Over the last 40 years, our nation’s permissive regulatory oversight of the oil and gas industry has bred a corporate culture that values profits far more than people or the environment, and nurtures the kind of ever-increasing risk-taking that always ends in disaster. BP’s long history of crimes against the environment – including the biggest-ever oil spill on Alaska’s North Slope in 2006 and a 2009 pipeline rupture near the Lisburne Production Center – culminated in the deaths of 11 rig workers and the release of more than 200 million gallons of Louisiana crude into the Gulf.

Up to this point, BP has had no compelling reason – like the deterrent of stiff fines, hefty punitive damages or executive jail time – to conduct its business in a safe manner. But all of that may be about to change.

Federal prosecutors are taking steps to hold BP accountable for its reckless behavior leading up to the Deepwater Horizon disaster.
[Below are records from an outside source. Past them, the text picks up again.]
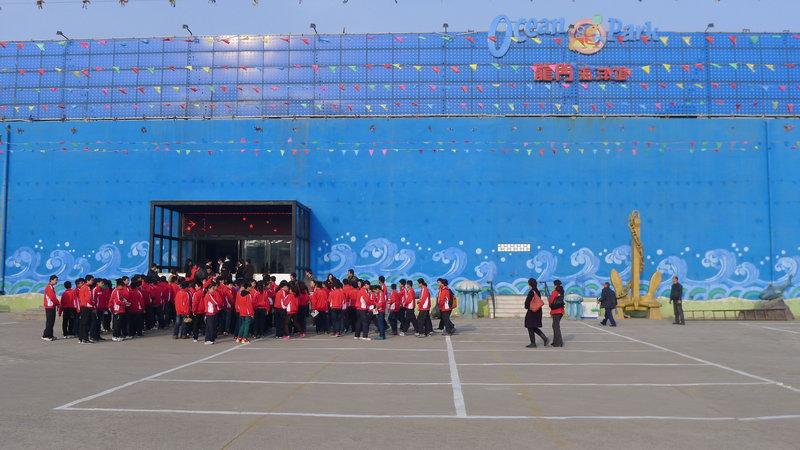 我校小学生参观洛阳龙门海洋馆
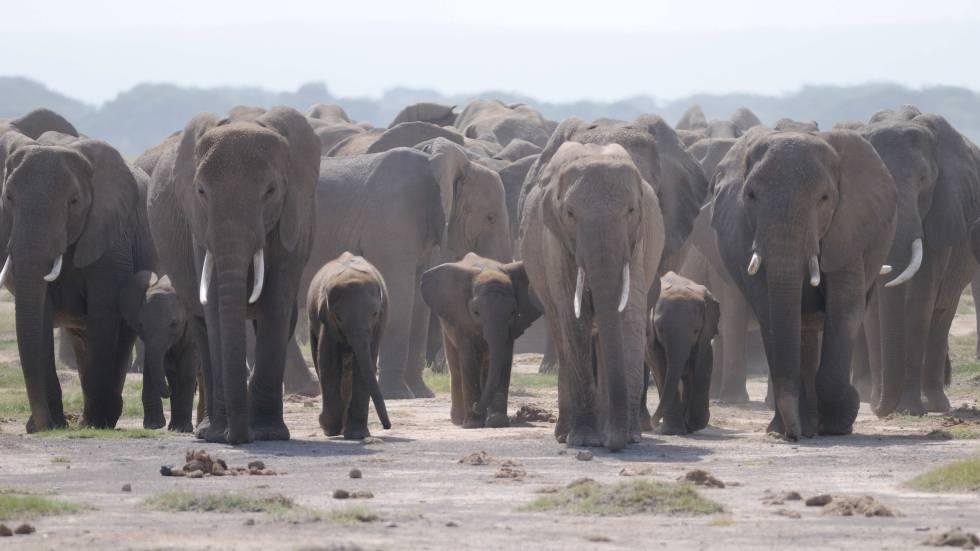 los elefantes macho adolescentes abandonan su familia.
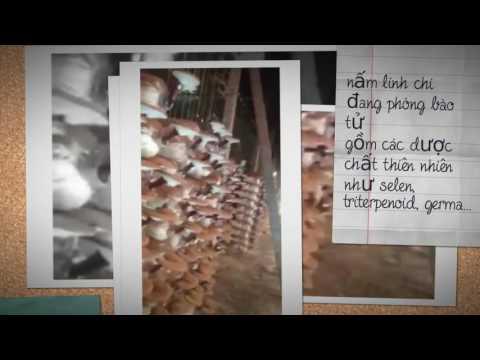 Video cơ sở sản xuất nấm linh chi Minh Dũng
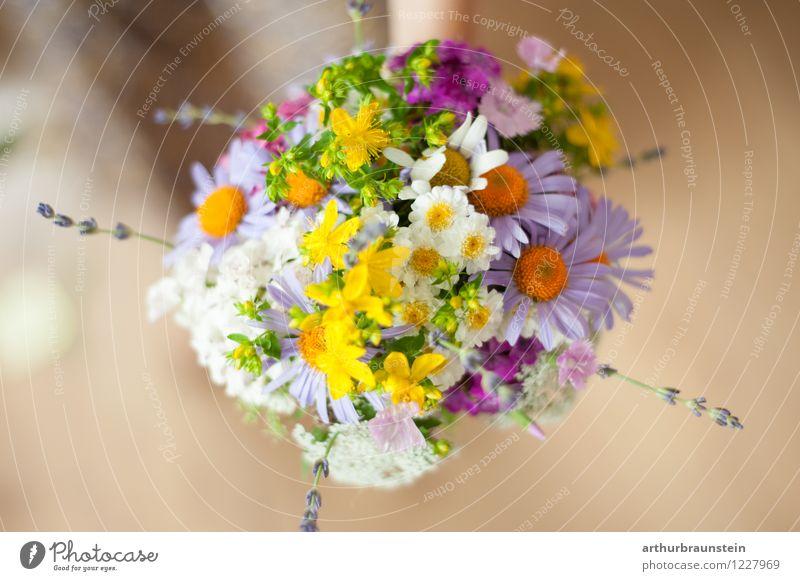 Blumenstrauß aus Gartenblumen Natur Pflanze schön grün Sommer weiß gelb Leben Frühling Blüte natürlich Stil Holz rosa orange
Here’s how Lisa Demer covered the legal maneuvering in a Nov. 15 Anchorage Daily News (ADN) report:

BP, the biggest oil field operator on Alaska’s North Slope, has failed to fix pervasive management and environmental safety problems and is a repeat environmental offender, federal prosecutors said in a new court filing this week.

The federal government is seeking to revoke BP’s probation on a criminal misdemeanor conviction from 2007 that arose from a huge spill in 2006. A hearing on the probation issue is set to begin Nov. 29.

BP found itself back in court after a subsequent spill in November 2009 on a pipeline near BP’s Lisburne Production Center.

Prosecutors say the 2009 pipeline rupture and oil spill amounts to a new crime that violates the terms of BP’s 2007 probation. The 2009 spill was “completely predictable and absolutely preventable,” prosecutors say.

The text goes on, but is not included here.